(Beginning of Information provided)

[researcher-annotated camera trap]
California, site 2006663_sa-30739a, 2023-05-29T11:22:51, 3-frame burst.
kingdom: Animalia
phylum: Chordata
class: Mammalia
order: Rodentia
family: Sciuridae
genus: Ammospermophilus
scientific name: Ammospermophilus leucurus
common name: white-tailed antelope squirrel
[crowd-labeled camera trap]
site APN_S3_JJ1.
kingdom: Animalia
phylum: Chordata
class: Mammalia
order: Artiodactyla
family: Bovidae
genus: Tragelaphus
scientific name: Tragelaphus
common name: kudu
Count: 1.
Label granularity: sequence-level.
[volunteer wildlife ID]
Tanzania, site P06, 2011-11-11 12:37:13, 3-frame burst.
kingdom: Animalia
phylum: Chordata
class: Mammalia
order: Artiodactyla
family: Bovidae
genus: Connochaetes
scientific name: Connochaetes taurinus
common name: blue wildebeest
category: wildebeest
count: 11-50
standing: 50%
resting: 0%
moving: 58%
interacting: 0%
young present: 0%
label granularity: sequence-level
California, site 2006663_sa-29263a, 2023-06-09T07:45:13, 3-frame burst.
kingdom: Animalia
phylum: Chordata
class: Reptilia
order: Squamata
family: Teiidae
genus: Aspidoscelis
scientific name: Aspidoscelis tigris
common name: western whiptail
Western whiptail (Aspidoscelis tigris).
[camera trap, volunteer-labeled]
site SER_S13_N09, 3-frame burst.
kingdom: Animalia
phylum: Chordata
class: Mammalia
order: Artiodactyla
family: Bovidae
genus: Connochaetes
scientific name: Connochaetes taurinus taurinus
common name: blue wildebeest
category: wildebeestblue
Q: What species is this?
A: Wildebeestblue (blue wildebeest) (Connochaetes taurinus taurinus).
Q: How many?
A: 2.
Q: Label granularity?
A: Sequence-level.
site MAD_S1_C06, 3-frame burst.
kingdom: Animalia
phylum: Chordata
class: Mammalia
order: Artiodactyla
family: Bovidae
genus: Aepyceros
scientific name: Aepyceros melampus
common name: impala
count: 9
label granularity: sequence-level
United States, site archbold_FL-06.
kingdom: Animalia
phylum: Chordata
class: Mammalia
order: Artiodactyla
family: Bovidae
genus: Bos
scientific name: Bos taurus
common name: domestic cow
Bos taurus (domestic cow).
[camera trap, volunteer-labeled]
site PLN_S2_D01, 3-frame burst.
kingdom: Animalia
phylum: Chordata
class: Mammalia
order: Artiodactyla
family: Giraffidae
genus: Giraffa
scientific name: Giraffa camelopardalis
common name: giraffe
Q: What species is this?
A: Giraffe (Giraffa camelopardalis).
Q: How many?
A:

(End of Information provided)

Your objective. Copy down the whole of the data above, matching it exactly.

Answer space.
[researcher-annotated camera trap]
California, site 2006663_sa-30739a, 2023-05-29T11:22:51, 3-frame burst.
kingdom: Animalia
phylum: Chordata
class: Mammalia
order: Rodentia
family: Sciuridae
genus: Ammospermophilus
scientific name: Ammospermophilus leucurus
common name: white-tailed antelope squirrel
[crowd-labeled camera trap]
site APN_S3_JJ1.
kingdom: Animalia
phylum: Chordata
class: Mammalia
order: Artiodactyla
family: Bovidae
genus: Tragelaphus
scientific name: Tragelaphus
common name: kudu
Count: 1.
Label granularity: sequence-level.
[volunteer wildlife ID]
Tanzania, site P06, 2011-11-11 12:37:13, 3-frame burst.
kingdom: Animalia
phylum: Chordata
class: Mammalia
order: Artiodactyla
family: Bovidae
genus: Connochaetes
scientific name: Connochaetes taurinus
common name: blue wildebeest
category: wildebeest
count: 11-50
standing: 50%
resting: 0%
moving: 58%
interacting: 0%
young present: 0%
label granularity: sequence-level
California, site 2006663_sa-29263a, 2023-06-09T07:45:13, 3-frame burst.
kingdom: Animalia
phylum: Chordata
class: Reptilia
order: Squamata
family: Teiidae
genus: Aspidoscelis
scientific name: Aspidoscelis tigris
common name: western whiptail
Western whiptail (Aspidoscelis tigris).
[camera trap, volunteer-labeled]
site SER_S13_N09, 3-frame burst.
kingdom: Animalia
phylum: Chordata
class: Mammalia
order: Artiodactyla
family: Bovidae
genus: Connochaetes
scientific name: Connochaetes taurinus taurinus
common name: blue wildebeest
category: wildebeestblue
Q: What species is this?
A: Wildebeestblue (blue wildebeest) (Connochaetes taurinus taurinus).
Q: How many?
A: 2.
Q: Label granularity?
A: Sequence-level.
site MAD_S1_C06, 3-frame burst.
kingdom: Animalia
phylum: Chordata
class: Mammalia
order: Artiodactyla
family: Bovidae
genus: Aepyceros
scientific name: Aepyceros melampus
common name: impala
count: 9
label granularity: sequence-level
United States, site archbold_FL-06.
kingdom: Animalia
phylum: Chordata
class: Mammalia
order: Artiodactyla
family: Bovidae
genus: Bos
scientific name: Bos taurus
common name: domestic cow
Bos taurus (domestic cow).
[camera trap, volunteer-labeled]
site PLN_S2_D01, 3-frame burst.
kingdom: Animalia
phylum: Chordata
class: Mammalia
order: Artiodactyla
family: Giraffidae
genus: Giraffa
scientific name: Giraffa camelopardalis
common name: giraffe
Q: What species is this?
A: Giraffe (Giraffa camelopardalis).
Q: How many?
A:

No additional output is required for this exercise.